EXERCISE MATERIALS:
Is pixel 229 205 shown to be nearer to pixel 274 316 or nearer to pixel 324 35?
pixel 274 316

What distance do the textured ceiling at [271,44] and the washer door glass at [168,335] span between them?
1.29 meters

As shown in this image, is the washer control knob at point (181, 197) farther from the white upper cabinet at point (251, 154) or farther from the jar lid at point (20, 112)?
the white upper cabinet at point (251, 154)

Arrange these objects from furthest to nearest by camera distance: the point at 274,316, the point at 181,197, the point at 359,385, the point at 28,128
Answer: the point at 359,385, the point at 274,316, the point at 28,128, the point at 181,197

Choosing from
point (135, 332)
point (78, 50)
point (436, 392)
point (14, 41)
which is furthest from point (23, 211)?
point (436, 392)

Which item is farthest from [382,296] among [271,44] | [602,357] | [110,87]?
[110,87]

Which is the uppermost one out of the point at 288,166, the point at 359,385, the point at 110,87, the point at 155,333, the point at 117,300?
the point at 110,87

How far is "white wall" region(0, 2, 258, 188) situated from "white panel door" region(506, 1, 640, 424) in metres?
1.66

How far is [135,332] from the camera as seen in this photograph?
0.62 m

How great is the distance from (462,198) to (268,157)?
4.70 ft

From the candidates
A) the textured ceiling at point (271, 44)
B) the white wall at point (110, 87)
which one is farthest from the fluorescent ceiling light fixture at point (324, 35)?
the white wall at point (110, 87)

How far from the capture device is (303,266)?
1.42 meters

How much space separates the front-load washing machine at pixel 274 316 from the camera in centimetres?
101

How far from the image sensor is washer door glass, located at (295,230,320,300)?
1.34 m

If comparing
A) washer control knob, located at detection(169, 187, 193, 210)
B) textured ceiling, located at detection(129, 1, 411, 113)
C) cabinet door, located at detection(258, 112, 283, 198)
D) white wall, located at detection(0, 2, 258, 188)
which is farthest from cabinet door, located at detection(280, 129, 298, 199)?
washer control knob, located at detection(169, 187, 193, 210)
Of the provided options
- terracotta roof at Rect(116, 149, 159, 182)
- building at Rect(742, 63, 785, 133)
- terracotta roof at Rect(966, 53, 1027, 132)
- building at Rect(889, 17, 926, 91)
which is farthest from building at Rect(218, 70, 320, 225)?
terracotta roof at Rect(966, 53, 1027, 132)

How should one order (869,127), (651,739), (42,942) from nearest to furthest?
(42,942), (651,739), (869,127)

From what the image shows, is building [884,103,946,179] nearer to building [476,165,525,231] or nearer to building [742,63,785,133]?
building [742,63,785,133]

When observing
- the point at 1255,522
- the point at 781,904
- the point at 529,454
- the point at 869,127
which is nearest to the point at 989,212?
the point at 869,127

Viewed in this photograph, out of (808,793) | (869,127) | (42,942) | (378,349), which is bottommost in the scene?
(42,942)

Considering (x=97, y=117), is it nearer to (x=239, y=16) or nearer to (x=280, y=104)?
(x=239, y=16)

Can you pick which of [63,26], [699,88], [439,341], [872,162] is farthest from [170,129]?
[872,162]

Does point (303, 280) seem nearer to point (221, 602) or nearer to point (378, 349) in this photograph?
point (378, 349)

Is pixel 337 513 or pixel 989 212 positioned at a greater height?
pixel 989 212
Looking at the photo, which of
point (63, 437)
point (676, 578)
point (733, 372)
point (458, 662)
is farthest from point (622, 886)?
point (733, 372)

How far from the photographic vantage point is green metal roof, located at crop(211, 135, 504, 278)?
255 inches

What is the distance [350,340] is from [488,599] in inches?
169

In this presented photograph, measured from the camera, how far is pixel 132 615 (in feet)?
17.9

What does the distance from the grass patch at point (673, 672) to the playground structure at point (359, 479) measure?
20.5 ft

TASK GOAL:
Produce an exact copy of every entry above.

ANSWER TO THE TASK:
Is pixel 229 205 shown to be nearer to pixel 274 316 or nearer to pixel 324 35?
pixel 274 316

What distance do the textured ceiling at [271,44] and the washer door glass at [168,335] span between them?
1.29 meters

As shown in this image, is the washer control knob at point (181, 197) farther from the white upper cabinet at point (251, 154) or farther from the jar lid at point (20, 112)?
the white upper cabinet at point (251, 154)

Arrange these objects from furthest to nearest by camera distance: the point at 274,316, the point at 181,197, the point at 359,385, the point at 28,128
Answer: the point at 359,385, the point at 274,316, the point at 28,128, the point at 181,197

Choosing from
point (135, 332)
point (78, 50)
point (436, 392)
point (14, 41)
which is furthest from point (23, 211)?
point (436, 392)

Which item is farthest from [382,296] among [271,44] | [602,357] | [110,87]?
[110,87]

Which is the uppermost one out of the point at 288,166, the point at 359,385, the point at 110,87, the point at 155,333, the point at 117,300?
the point at 110,87

How far is "white wall" region(0, 2, 258, 188) situated from "white panel door" region(506, 1, 640, 424) in metres?
1.66

How far is [135,332] from the camera as seen in this photograph?
0.62 m

How great is the distance from (462,198) to (268,157)?
4.70 ft

From the candidates
A) the textured ceiling at point (271, 44)
B) the white wall at point (110, 87)
which one is farthest from the fluorescent ceiling light fixture at point (324, 35)?
the white wall at point (110, 87)

How far from the capture device is (303,266)?
1.42 meters

How much space separates the front-load washing machine at pixel 274 316 from the camera in centimetres?
101

How far from the image sensor is washer door glass, located at (295,230,320,300)?
1.34 m

If comparing
A) washer control knob, located at detection(169, 187, 193, 210)
B) textured ceiling, located at detection(129, 1, 411, 113)
C) cabinet door, located at detection(258, 112, 283, 198)
D) white wall, located at detection(0, 2, 258, 188)
which is farthest from cabinet door, located at detection(280, 129, 298, 199)?
washer control knob, located at detection(169, 187, 193, 210)
Of the provided options
- terracotta roof at Rect(116, 149, 159, 182)
- building at Rect(742, 63, 785, 133)
- terracotta roof at Rect(966, 53, 1027, 132)
- building at Rect(889, 17, 926, 91)
which is farthest from building at Rect(218, 70, 320, 225)?
terracotta roof at Rect(966, 53, 1027, 132)

How should one order (869,127), (651,739), (42,942) from nearest to furthest?
(42,942), (651,739), (869,127)

From what the image shows, is building [884,103,946,179] nearer to building [476,165,525,231] or nearer to building [742,63,785,133]?
building [742,63,785,133]

When observing
- the point at 1255,522
- the point at 781,904
- the point at 529,454
- the point at 869,127
which is nearest to the point at 989,212?
the point at 869,127

Viewed in this photograph, out of (808,793) | (869,127) | (42,942) | (378,349), which is bottommost in the scene?
(42,942)

Considering (x=97, y=117), is it nearer to (x=239, y=16) or nearer to (x=280, y=104)?
(x=239, y=16)

Can you pick which of [63,26], [699,88], [439,341], [872,162] is farthest from [170,129]?
[872,162]

Does point (303, 280) seem nearer to point (221, 602) or nearer to point (378, 349) in this photograph?
point (378, 349)

Is pixel 337 513 or pixel 989 212 positioned at a greater height?
pixel 989 212
Looking at the photo, which of
point (63, 437)
point (676, 578)
point (733, 372)
point (458, 662)
is farthest from point (622, 886)?
point (733, 372)

How far from the photographic vantage point is green metal roof, located at crop(211, 135, 504, 278)?
255 inches

What is the distance [350,340] is from [488,599] in inches?
169

In this presented photograph, measured from the camera, how far is pixel 132 615 (in feet)?
17.9

What does the distance from the grass patch at point (673, 672) to the playground structure at point (359, 479) measure?
20.5 ft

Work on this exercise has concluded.